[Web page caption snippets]
______________________________

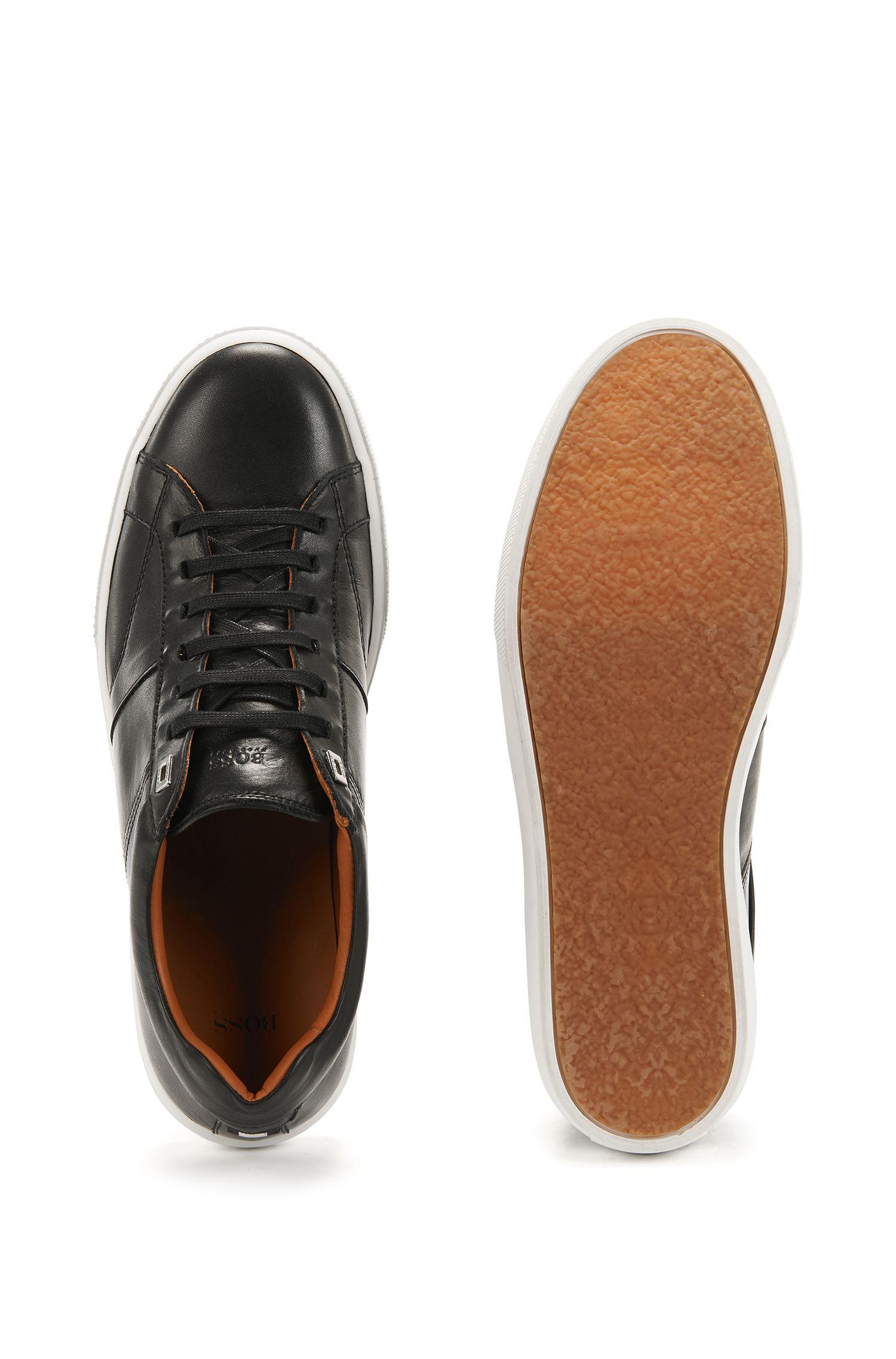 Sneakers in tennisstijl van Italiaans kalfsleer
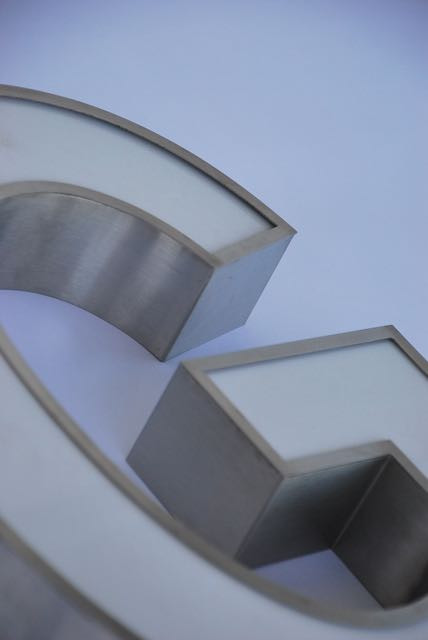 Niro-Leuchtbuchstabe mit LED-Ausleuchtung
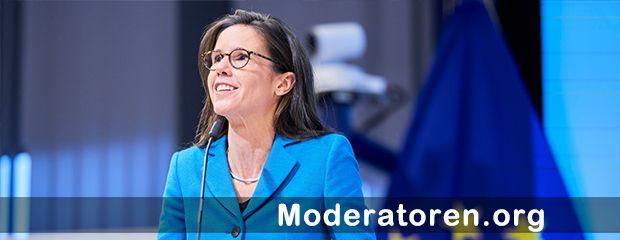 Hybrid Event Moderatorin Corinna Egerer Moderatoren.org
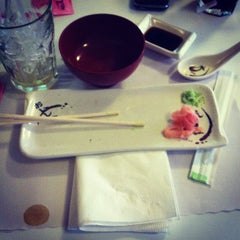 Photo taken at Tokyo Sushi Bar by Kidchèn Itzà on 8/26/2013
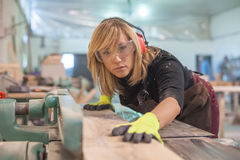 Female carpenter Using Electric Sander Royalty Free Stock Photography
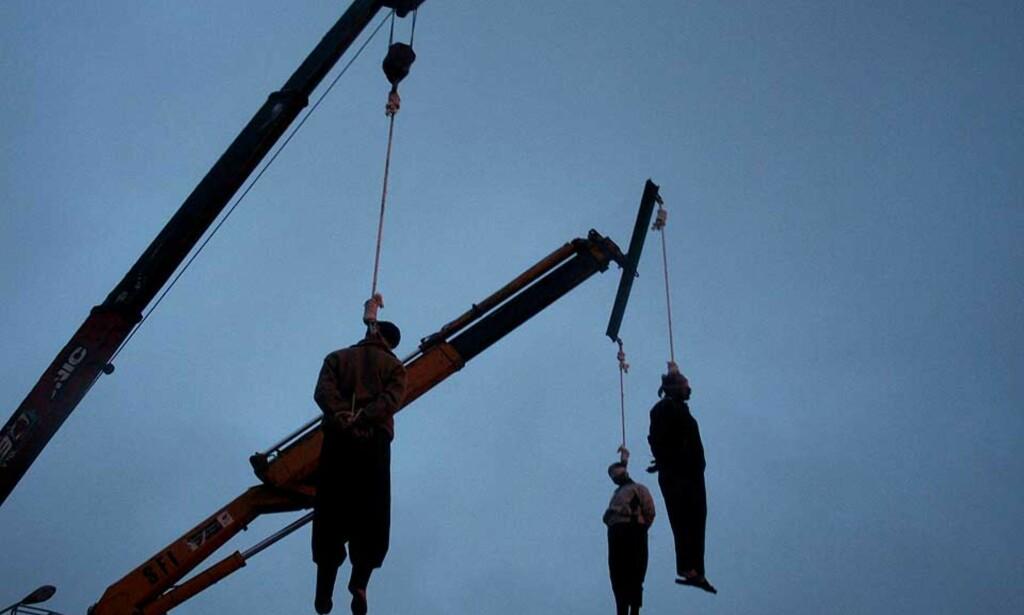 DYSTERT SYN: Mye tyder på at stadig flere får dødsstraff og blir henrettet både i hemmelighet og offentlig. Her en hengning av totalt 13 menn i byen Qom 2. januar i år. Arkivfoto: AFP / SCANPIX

______________________________

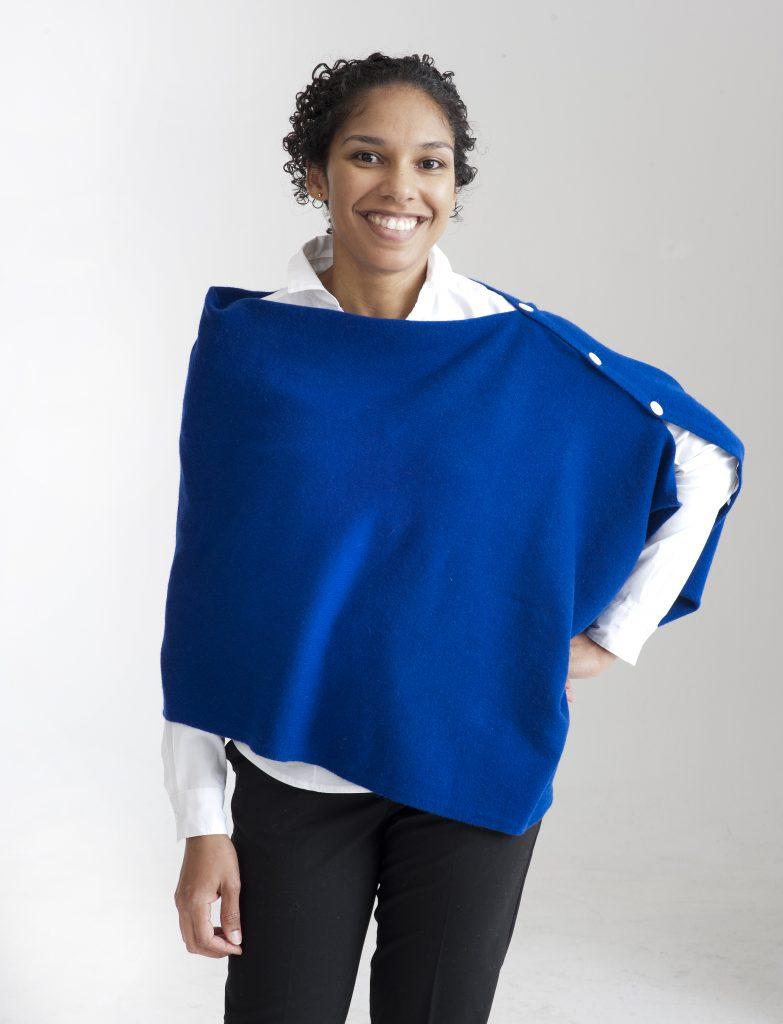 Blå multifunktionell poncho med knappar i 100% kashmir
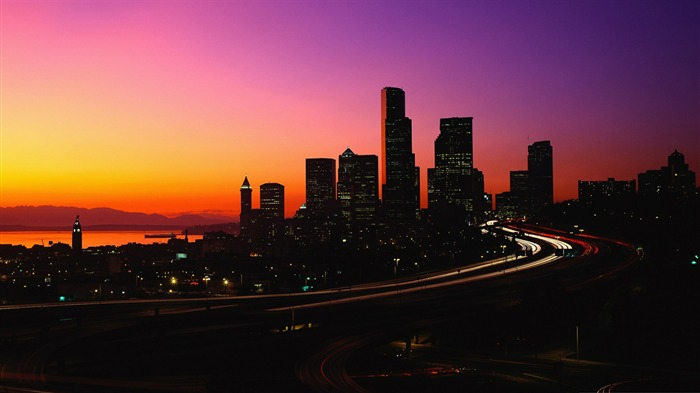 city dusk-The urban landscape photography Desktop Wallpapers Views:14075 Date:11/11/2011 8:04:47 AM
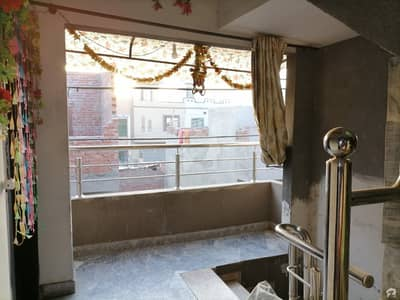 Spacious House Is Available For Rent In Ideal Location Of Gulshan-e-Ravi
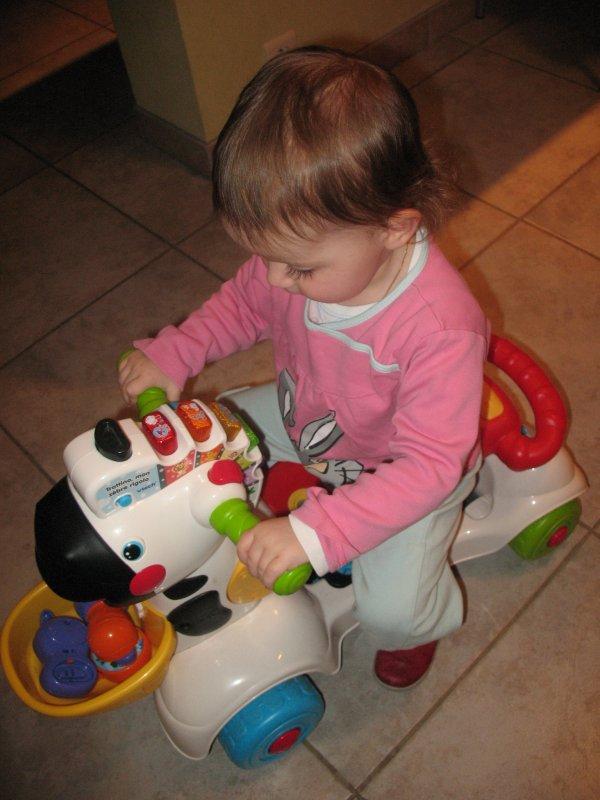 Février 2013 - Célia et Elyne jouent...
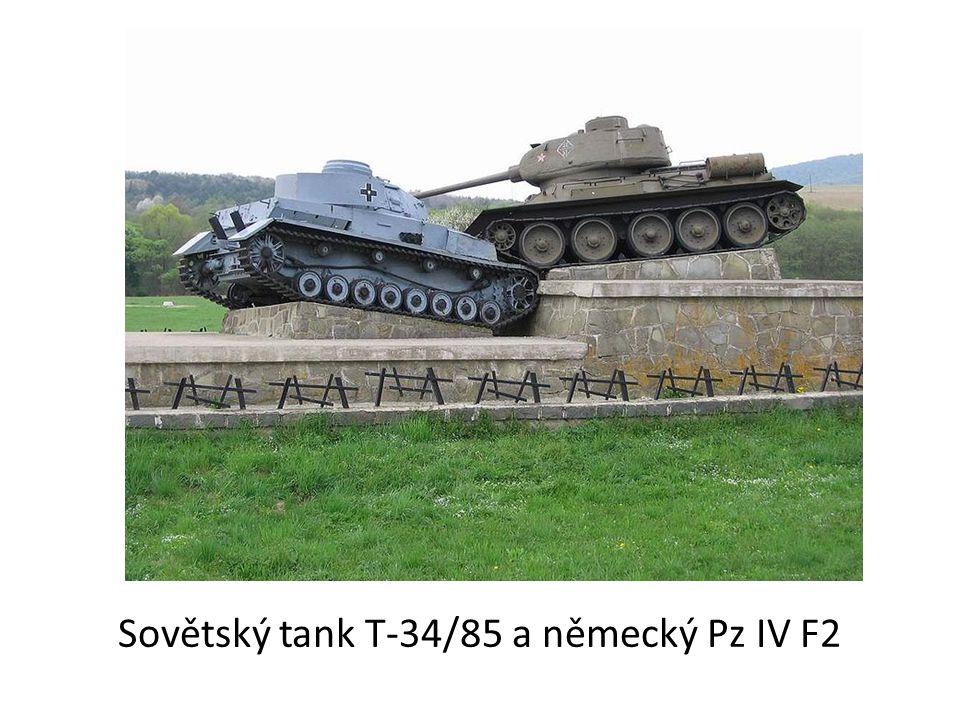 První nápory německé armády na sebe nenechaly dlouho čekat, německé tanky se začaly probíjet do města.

______________________________

__ACTIVITY__
Would you write out exactly the lines above, starting at the line containing "Février 2013 - Célia et Elyne jouent..." and stopping after the line containing "První nápory německé"? Omit the pictures.

__THE ANSWER__
 Février 2013 - Célia et Elyne jouent...
 První nápory německé armády na sebe nenechaly dlouho čekat, německé tanky se začaly probíjet do města.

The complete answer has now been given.